Exercise directions: Convert every line of the material below into a Markdown table with the columns "Row" (a running number) and "Line" (the line's text), skipping blank lines. Leave the pictures out of the table.

[Records of spatial reasoning material]
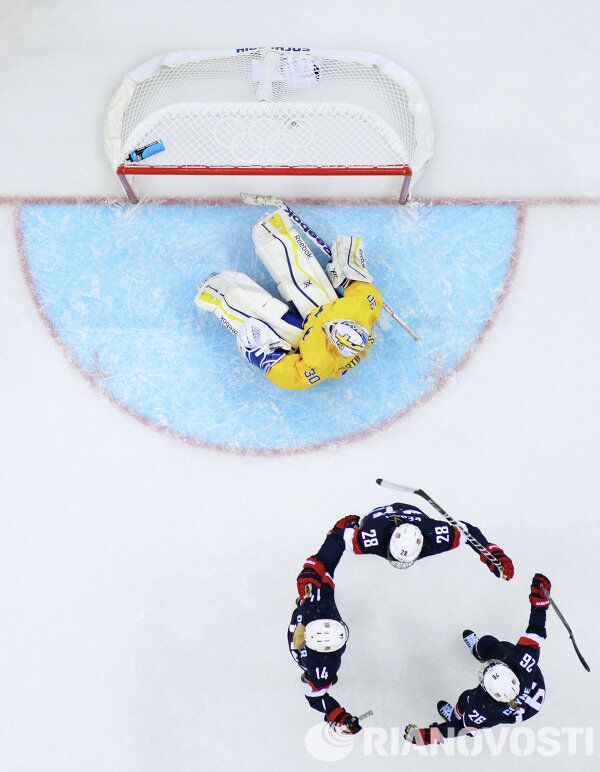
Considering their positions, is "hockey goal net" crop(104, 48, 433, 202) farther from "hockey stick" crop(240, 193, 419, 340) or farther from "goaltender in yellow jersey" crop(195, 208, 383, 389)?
"goaltender in yellow jersey" crop(195, 208, 383, 389)

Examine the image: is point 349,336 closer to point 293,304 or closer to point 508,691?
point 293,304

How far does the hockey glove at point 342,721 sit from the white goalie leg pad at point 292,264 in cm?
231

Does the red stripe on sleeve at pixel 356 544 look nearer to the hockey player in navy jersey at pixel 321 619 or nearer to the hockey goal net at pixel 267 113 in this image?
the hockey player in navy jersey at pixel 321 619

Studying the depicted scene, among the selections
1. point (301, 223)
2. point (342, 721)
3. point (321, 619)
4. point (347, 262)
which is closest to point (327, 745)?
point (342, 721)

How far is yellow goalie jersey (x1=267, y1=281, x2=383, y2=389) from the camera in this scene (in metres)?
3.81

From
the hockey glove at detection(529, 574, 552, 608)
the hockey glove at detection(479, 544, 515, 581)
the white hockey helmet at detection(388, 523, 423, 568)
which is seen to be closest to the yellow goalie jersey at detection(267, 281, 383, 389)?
the white hockey helmet at detection(388, 523, 423, 568)

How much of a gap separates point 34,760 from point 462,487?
3.22 metres

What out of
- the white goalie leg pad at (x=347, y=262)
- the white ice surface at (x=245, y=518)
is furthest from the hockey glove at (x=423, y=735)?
the white goalie leg pad at (x=347, y=262)

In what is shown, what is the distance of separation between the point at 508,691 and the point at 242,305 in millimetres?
2606

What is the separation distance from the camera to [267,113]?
438 centimetres

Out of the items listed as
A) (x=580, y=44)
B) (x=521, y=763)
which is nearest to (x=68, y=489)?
(x=521, y=763)

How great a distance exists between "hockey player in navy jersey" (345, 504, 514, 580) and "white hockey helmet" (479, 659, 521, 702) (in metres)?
0.50

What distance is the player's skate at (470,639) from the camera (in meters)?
4.16

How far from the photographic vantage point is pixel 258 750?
4188 mm
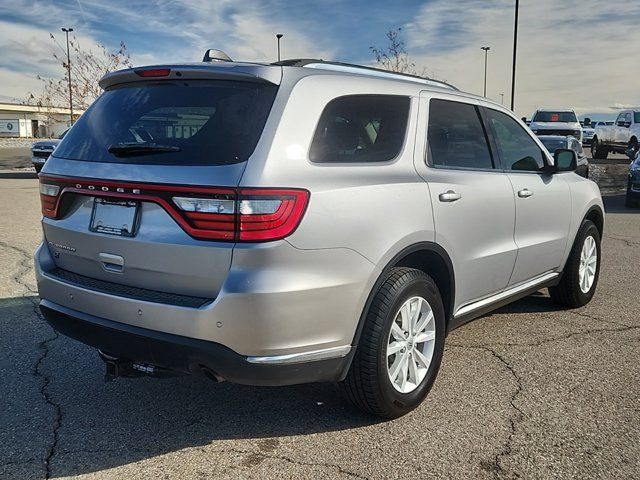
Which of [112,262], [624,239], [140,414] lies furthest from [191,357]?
[624,239]

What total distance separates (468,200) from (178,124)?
1.80 m

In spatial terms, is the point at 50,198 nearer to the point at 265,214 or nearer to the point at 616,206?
the point at 265,214

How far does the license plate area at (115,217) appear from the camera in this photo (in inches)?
109

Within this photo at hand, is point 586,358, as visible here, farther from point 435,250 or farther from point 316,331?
point 316,331

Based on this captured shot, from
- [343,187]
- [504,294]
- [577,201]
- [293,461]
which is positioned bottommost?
[293,461]

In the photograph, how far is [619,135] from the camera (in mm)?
23969

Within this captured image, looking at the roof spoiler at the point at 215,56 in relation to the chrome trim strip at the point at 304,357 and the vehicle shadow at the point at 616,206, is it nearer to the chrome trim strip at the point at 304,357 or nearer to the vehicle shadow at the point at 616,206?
the chrome trim strip at the point at 304,357

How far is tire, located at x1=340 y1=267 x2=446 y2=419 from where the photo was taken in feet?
9.75

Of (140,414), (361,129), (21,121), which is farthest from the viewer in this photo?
(21,121)

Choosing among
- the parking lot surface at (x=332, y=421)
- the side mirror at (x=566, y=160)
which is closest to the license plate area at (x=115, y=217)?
the parking lot surface at (x=332, y=421)

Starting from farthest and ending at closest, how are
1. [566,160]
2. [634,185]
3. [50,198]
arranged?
[634,185] < [566,160] < [50,198]

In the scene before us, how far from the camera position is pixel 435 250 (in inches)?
133

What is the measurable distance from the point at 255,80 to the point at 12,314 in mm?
3485

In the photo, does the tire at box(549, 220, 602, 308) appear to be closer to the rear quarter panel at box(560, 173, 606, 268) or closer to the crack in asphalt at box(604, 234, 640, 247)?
the rear quarter panel at box(560, 173, 606, 268)
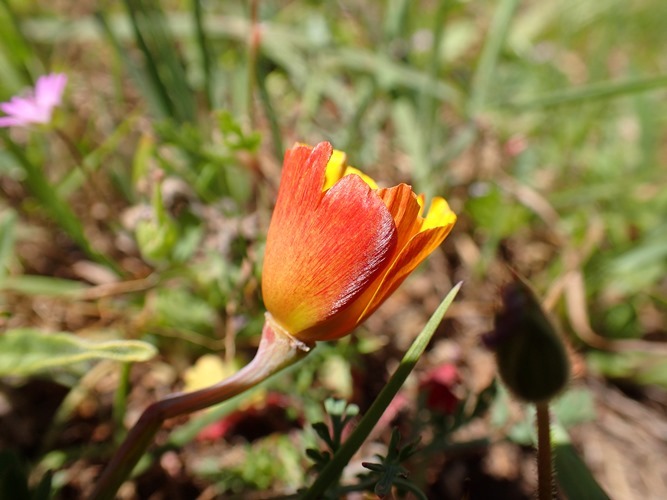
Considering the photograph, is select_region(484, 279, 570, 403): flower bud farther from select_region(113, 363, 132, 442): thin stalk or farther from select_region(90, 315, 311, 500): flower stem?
select_region(113, 363, 132, 442): thin stalk

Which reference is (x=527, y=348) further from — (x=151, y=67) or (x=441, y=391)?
(x=151, y=67)

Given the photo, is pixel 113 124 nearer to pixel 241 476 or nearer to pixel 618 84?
pixel 241 476

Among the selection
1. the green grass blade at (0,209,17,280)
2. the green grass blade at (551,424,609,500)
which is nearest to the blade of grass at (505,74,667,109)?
the green grass blade at (551,424,609,500)

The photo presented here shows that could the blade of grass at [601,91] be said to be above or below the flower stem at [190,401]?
above

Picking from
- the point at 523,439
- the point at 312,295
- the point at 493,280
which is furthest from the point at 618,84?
the point at 312,295

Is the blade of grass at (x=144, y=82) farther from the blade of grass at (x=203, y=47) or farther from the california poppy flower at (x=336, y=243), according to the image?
→ the california poppy flower at (x=336, y=243)

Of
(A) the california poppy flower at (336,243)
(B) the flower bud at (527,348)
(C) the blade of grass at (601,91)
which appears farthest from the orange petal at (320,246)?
(C) the blade of grass at (601,91)

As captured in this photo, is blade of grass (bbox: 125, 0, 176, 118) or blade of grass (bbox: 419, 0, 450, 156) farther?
blade of grass (bbox: 419, 0, 450, 156)
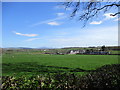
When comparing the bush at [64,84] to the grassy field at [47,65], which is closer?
the bush at [64,84]

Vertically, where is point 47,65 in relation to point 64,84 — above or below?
below

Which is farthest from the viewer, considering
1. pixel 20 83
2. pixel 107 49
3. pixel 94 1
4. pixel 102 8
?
→ pixel 107 49

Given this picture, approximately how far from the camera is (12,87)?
12.2 feet

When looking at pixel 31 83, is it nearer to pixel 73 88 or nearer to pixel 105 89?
pixel 73 88

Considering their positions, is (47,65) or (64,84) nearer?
(64,84)

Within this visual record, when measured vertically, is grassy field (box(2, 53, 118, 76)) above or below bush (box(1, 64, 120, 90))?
below

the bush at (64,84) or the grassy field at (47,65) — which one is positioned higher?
the bush at (64,84)

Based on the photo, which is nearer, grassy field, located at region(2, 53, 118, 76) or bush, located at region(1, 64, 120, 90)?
bush, located at region(1, 64, 120, 90)

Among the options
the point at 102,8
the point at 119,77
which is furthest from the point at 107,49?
the point at 119,77

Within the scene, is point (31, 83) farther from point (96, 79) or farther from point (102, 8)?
point (102, 8)

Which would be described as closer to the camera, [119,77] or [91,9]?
[119,77]

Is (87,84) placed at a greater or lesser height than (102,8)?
Answer: lesser

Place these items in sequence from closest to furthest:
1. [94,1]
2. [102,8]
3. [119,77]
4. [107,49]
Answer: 1. [119,77]
2. [94,1]
3. [102,8]
4. [107,49]

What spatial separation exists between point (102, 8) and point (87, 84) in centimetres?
745
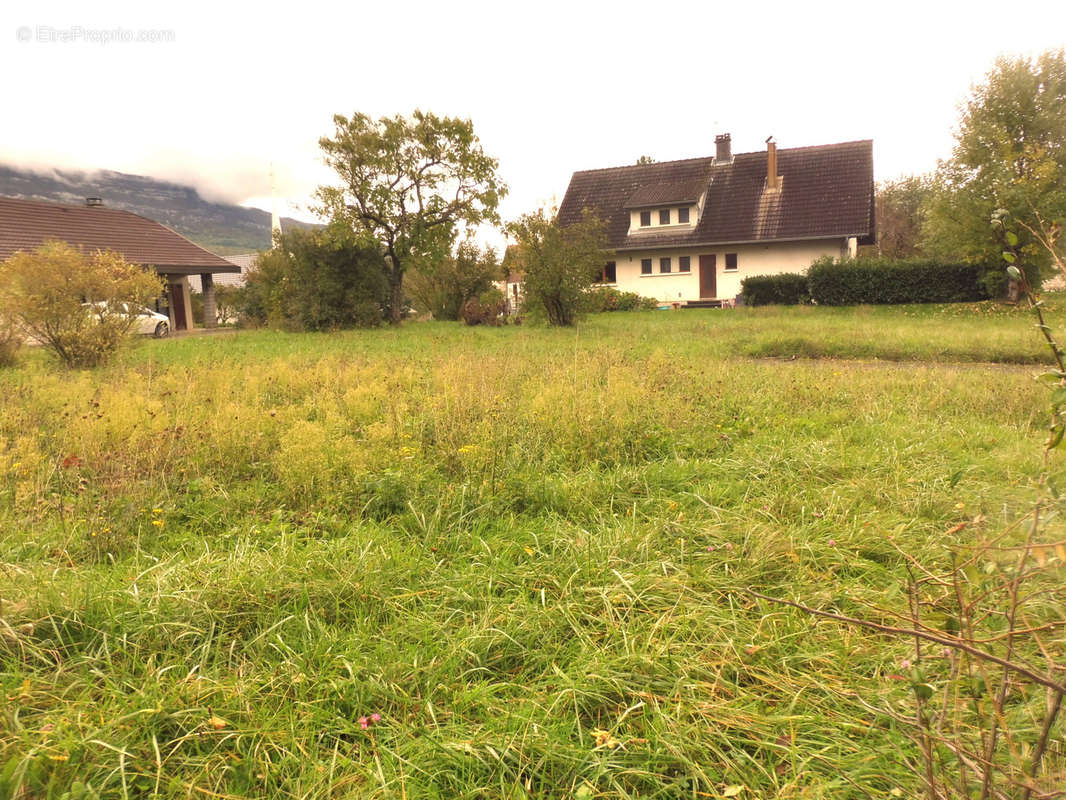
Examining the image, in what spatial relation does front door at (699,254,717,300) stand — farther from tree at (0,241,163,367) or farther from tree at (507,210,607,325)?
tree at (0,241,163,367)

Task answer:
| Row | Line |
|---|---|
| 1 | Considering their positions, is "hockey goal net" crop(104, 48, 433, 202) farther from "hockey stick" crop(240, 193, 419, 340) or farther from "goaltender in yellow jersey" crop(195, 208, 383, 389)? |
| 2 | "goaltender in yellow jersey" crop(195, 208, 383, 389) |
| 3 | Examine the image: is point 349,336 closer to point 293,304 or closer to point 508,691? |
| 4 | point 293,304 |
| 5 | How far does the hockey glove at point 342,721 sit from the white goalie leg pad at point 292,264 in cm? |
| 6 | 231 |
| 7 | Does the red stripe on sleeve at pixel 356 544 look nearer to the hockey player in navy jersey at pixel 321 619 or nearer to the hockey goal net at pixel 267 113 in this image? |
| 8 | the hockey player in navy jersey at pixel 321 619 |
| 9 | Studying the depicted scene, among the selections |
| 10 | 1. point (301, 223) |
| 11 | 2. point (342, 721) |
| 12 | 3. point (321, 619) |
| 13 | 4. point (347, 262) |
| 14 | which is closest to point (327, 745)? |
| 15 | point (342, 721) |
| 16 | How far is yellow goalie jersey (x1=267, y1=281, x2=383, y2=389) from the camera in this scene (in metres)? |
| 17 | 3.81 |
| 18 | From |
| 19 | the hockey glove at detection(529, 574, 552, 608) |
| 20 | the hockey glove at detection(479, 544, 515, 581) |
| 21 | the white hockey helmet at detection(388, 523, 423, 568) |
| 22 | which is seen to be closest to the yellow goalie jersey at detection(267, 281, 383, 389)? |
| 23 | the white hockey helmet at detection(388, 523, 423, 568) |
| 24 | How much of a gap separates point 34,760 from point 462,487? |
| 25 | 3.22 metres |
| 26 | What out of |
| 27 | - the white goalie leg pad at (x=347, y=262) |
| 28 | - the white ice surface at (x=245, y=518) |
| 29 | is furthest from the hockey glove at (x=423, y=735)? |
| 30 | the white goalie leg pad at (x=347, y=262) |
| 31 | In what is shown, what is the distance of separation between the point at 508,691 and the point at 242,305 in millimetres? |
| 32 | 2606 |
| 33 | What is the separation distance from the camera to [267,113]? |
| 34 | 438 centimetres |
| 35 | Out of the items listed as |
| 36 | A) (x=580, y=44) |
| 37 | B) (x=521, y=763) |
| 38 | which is nearest to (x=68, y=489)? |
| 39 | (x=521, y=763) |
| 40 | How great a distance exists between "hockey player in navy jersey" (345, 504, 514, 580) and "white hockey helmet" (479, 659, 521, 702) (in metres)? |
| 41 | 0.50 |
| 42 | What distance is the player's skate at (470,639) from the camera (in meters)? |
| 43 | 4.16 |
| 44 | How far from the photographic vantage point is pixel 258 750? |
| 45 | 4188 mm |
| 46 | Which of [112,262], [624,239], [140,414] lies furthest from [191,357]? |
| 47 | [624,239] |
| 48 | What total distance separates (468,200) from (178,124)? |
| 49 | 1.80 m |
| 50 | In spatial terms, is the point at 50,198 nearer to the point at 265,214 or nearer to the point at 616,206? |
| 51 | the point at 265,214 |
| 52 | How far does the license plate area at (115,217) appear from the camera in this photo (in inches)? |
| 53 | 109 |
| 54 | Within this photo at hand, is point 586,358, as visible here, farther from point 435,250 or farther from point 316,331? |
| 55 | point 316,331 |
| 56 | Based on this captured shot, from |
| 57 | - [343,187] |
| 58 | - [504,294] |
| 59 | - [577,201] |
| 60 | - [293,461] |
| 61 | which is positioned bottommost? |
| 62 | [293,461] |
| 63 | In the photograph, how far is [619,135] from the camera (in mm)? |
| 64 | 23969 |
| 65 | Within this captured image, looking at the roof spoiler at the point at 215,56 in relation to the chrome trim strip at the point at 304,357 and the vehicle shadow at the point at 616,206, is it nearer to the chrome trim strip at the point at 304,357 or nearer to the vehicle shadow at the point at 616,206? |
| 66 | the chrome trim strip at the point at 304,357 |
| 67 | How far is tire, located at x1=340 y1=267 x2=446 y2=419 from where the photo was taken in feet? |
| 68 | 9.75 |
| 69 | Of (140,414), (361,129), (21,121), which is farthest from the viewer in this photo? |
| 70 | (21,121) |
| 71 | Choosing among |
| 72 | - the parking lot surface at (x=332, y=421) |
| 73 | - the side mirror at (x=566, y=160) |
| 74 | which is closest to the license plate area at (x=115, y=217)? |
| 75 | the parking lot surface at (x=332, y=421) |
| 76 | Starting from farthest and ending at closest, how are |
| 77 | 1. [566,160] |
| 78 | 2. [634,185] |
| 79 | 3. [50,198] |
| 80 | arranged? |
| 81 | [634,185] < [566,160] < [50,198] |
| 82 | In the scene before us, how far from the camera position is pixel 435 250 (in inches)? |
| 83 | 133 |
| 84 | What is the measurable distance from the point at 255,80 to the point at 12,314 in mm? |
| 85 | 3485 |
| 86 | In the photo, does the tire at box(549, 220, 602, 308) appear to be closer to the rear quarter panel at box(560, 173, 606, 268) or closer to the crack in asphalt at box(604, 234, 640, 247)? |
| 87 | the rear quarter panel at box(560, 173, 606, 268) |
| 88 | Considering the photograph, is select_region(484, 279, 570, 403): flower bud farther from select_region(113, 363, 132, 442): thin stalk or farther from select_region(90, 315, 311, 500): flower stem? |
| 89 | select_region(113, 363, 132, 442): thin stalk |
| 90 | Which reference is (x=527, y=348) further from — (x=151, y=67) or (x=441, y=391)? |
| 91 | (x=151, y=67) |
| 92 | Given the photo, is pixel 113 124 nearer to pixel 241 476 or nearer to pixel 618 84? |
| 93 | pixel 241 476 |
| 94 | Among the selection |
| 95 | 1. the green grass blade at (0,209,17,280) |
| 96 | 2. the green grass blade at (551,424,609,500) |
| 97 | which is nearest to the blade of grass at (505,74,667,109)? |
| 98 | the green grass blade at (551,424,609,500) |
| 99 | The photo presented here shows that could the blade of grass at [601,91] be said to be above or below the flower stem at [190,401]? |
| 100 | above |
| 101 | Picking from |
| 102 | - the point at 523,439 |
| 103 | - the point at 312,295 |
| 104 | - the point at 493,280 |
| 105 | which is furthest from the point at 618,84? |
| 106 | the point at 312,295 |
| 107 | Is the blade of grass at (x=144, y=82) farther from the blade of grass at (x=203, y=47) or farther from the california poppy flower at (x=336, y=243), according to the image? |
| 108 | → the california poppy flower at (x=336, y=243) |
| 109 | Of |
| 110 | (A) the california poppy flower at (336,243) |
| 111 | (B) the flower bud at (527,348) |
| 112 | (C) the blade of grass at (601,91) |
| 113 | which appears farthest from the orange petal at (320,246)? |
| 114 | (C) the blade of grass at (601,91) |
| 115 | As captured in this photo, is blade of grass (bbox: 125, 0, 176, 118) or blade of grass (bbox: 419, 0, 450, 156) farther? |
| 116 | blade of grass (bbox: 419, 0, 450, 156) |
| 117 | When comparing the bush at [64,84] to the grassy field at [47,65], which is closer? |
| 118 | the bush at [64,84] |
| 119 | Vertically, where is point 47,65 in relation to point 64,84 — above or below? |
| 120 | below |
| 121 | Which is farthest from the viewer, considering |
| 122 | 1. pixel 20 83 |
| 123 | 2. pixel 107 49 |
| 124 | 3. pixel 94 1 |
| 125 | 4. pixel 102 8 |
| 126 | ? |
| 127 | → pixel 107 49 |
| 128 | Given this picture, approximately how far from the camera is (12,87)? |
| 129 | 12.2 feet |
| 130 | When looking at pixel 31 83, is it nearer to pixel 73 88 or nearer to pixel 105 89? |
| 131 | pixel 73 88 |
| 132 | Considering their positions, is (47,65) or (64,84) nearer? |
| 133 | (64,84) |
| 134 | Within this visual record, when measured vertically, is grassy field (box(2, 53, 118, 76)) above or below bush (box(1, 64, 120, 90))? |
| 135 | below |
| 136 | the bush at (64,84) or the grassy field at (47,65) — which one is positioned higher? |
| 137 | the bush at (64,84) |
| 138 | Based on the photo, which is nearer, grassy field, located at region(2, 53, 118, 76) or bush, located at region(1, 64, 120, 90)? |
| 139 | bush, located at region(1, 64, 120, 90) |
| 140 | Among the options |
| 141 | the point at 102,8 |
| 142 | the point at 119,77 |
| 143 | which is furthest from the point at 107,49? |
| 144 | the point at 119,77 |
| 145 | Within the scene, is point (31, 83) farther from point (96, 79) or farther from point (102, 8)? |
| 146 | point (102, 8) |
| 147 | Which would be described as closer to the camera, [119,77] or [91,9]? |
| 148 | [119,77] |
| 149 | Is (87,84) placed at a greater or lesser height than (102,8)? |
| 150 | Answer: lesser |
| 151 | Place these items in sequence from closest to furthest: |
| 152 | 1. [94,1] |
| 153 | 2. [102,8] |
| 154 | 3. [119,77] |
| 155 | 4. [107,49] |
| 156 | Answer: 1. [119,77] |
| 157 | 2. [94,1] |
| 158 | 3. [102,8] |
| 159 | 4. [107,49] |
| 160 | What spatial separation exists between point (102, 8) and point (87, 84) in centimetres? |
| 161 | 745 |
| 162 | Examining the image, in what spatial relation does front door at (699,254,717,300) stand — farther from tree at (0,241,163,367) or farther from tree at (507,210,607,325)? |
| 163 | tree at (0,241,163,367) |